For our purposes a Christian is someone who has a personal relationship with Jesus Christ and believes that they will go to heaven on the basis that they have confessed their sins and accepted Jesus as their savior. Even among this very generic and simple definition of a Christian, few Christians have a Biblical worldview.
So what is a Biblical worldview then? Researcher George Barna (www.barna.org) has done a lot of research in this area and I will use his definition and research findings. A Biblical worldview is defined as believing that absolute moral truth exists, believing that the Bible is accurate in all of its teachings, believing that Satan is a real being or force and not just symbolic, believing that a person can’t earn their way into heaven through a good life or good deeds, believing that Jesus lived a sinless life, and believing that God is the all knowing, all powerful creator who still rules the universe.

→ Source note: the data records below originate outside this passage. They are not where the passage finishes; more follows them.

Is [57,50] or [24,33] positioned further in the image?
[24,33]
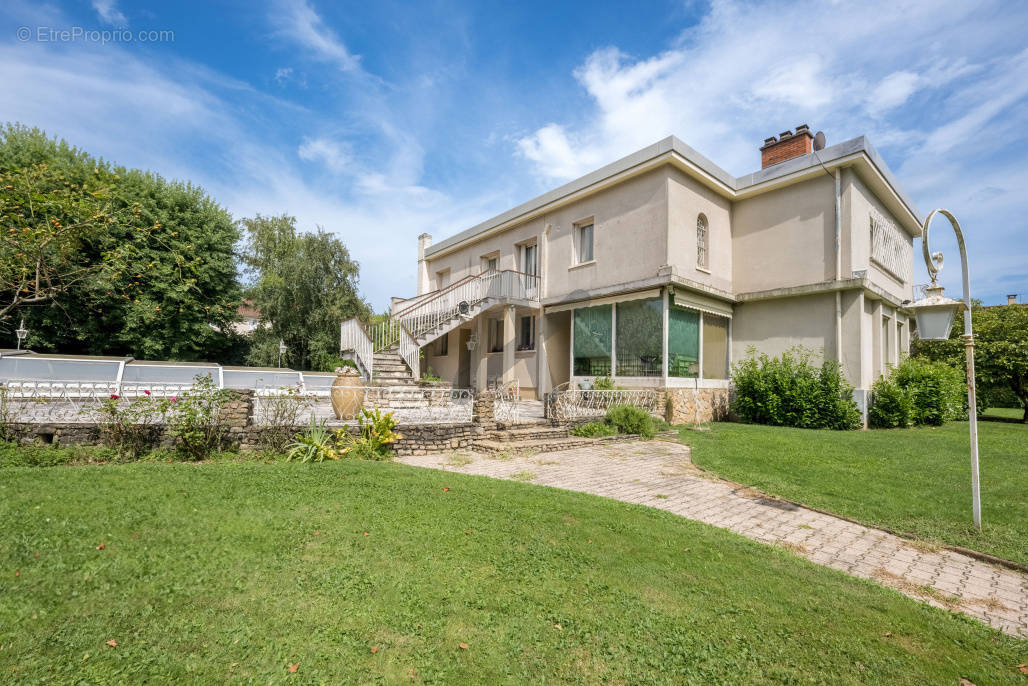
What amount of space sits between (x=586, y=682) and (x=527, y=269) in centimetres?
1534

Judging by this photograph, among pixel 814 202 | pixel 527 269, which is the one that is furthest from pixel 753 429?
pixel 527 269

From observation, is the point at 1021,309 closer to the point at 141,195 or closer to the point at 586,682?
the point at 586,682

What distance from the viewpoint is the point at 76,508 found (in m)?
4.15

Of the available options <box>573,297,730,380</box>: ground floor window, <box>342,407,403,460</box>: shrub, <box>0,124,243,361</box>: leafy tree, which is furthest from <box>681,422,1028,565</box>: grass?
<box>0,124,243,361</box>: leafy tree

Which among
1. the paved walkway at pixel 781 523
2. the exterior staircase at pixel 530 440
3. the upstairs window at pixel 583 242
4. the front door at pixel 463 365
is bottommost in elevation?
the paved walkway at pixel 781 523

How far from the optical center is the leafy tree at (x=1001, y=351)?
44.8 feet

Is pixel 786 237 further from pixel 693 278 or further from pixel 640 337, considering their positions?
pixel 640 337

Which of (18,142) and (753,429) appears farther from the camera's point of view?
(18,142)

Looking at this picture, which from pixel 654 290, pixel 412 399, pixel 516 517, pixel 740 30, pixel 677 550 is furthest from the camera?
pixel 654 290

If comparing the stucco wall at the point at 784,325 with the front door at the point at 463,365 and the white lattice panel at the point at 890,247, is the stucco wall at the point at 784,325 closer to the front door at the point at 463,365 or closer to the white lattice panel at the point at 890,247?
the white lattice panel at the point at 890,247

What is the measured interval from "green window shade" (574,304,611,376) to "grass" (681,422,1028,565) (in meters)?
3.57

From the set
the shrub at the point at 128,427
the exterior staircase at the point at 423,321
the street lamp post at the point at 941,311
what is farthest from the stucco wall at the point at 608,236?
the shrub at the point at 128,427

When those standards are applied, only 9% of America has a Biblical worldview – that’s Christian and non-Christian combined. This is pretty lousy when we consider that so many consider themselves a Christian but not completely shocking because we shouldn’t expect non-Christians to have a Biblical worldview. What is more shocking is how few have a Biblical worldview who meet the evangelical definition of Christianity. The numbers only double to 19% of Christians who have a biblical worldview. While this is certainly troubling, there may be more problems in the future. Young adults aged 18-23 had an extremely poor showing of a Biblical worldview. Only 0.5% of this age group can be classified as having a Biblical world view.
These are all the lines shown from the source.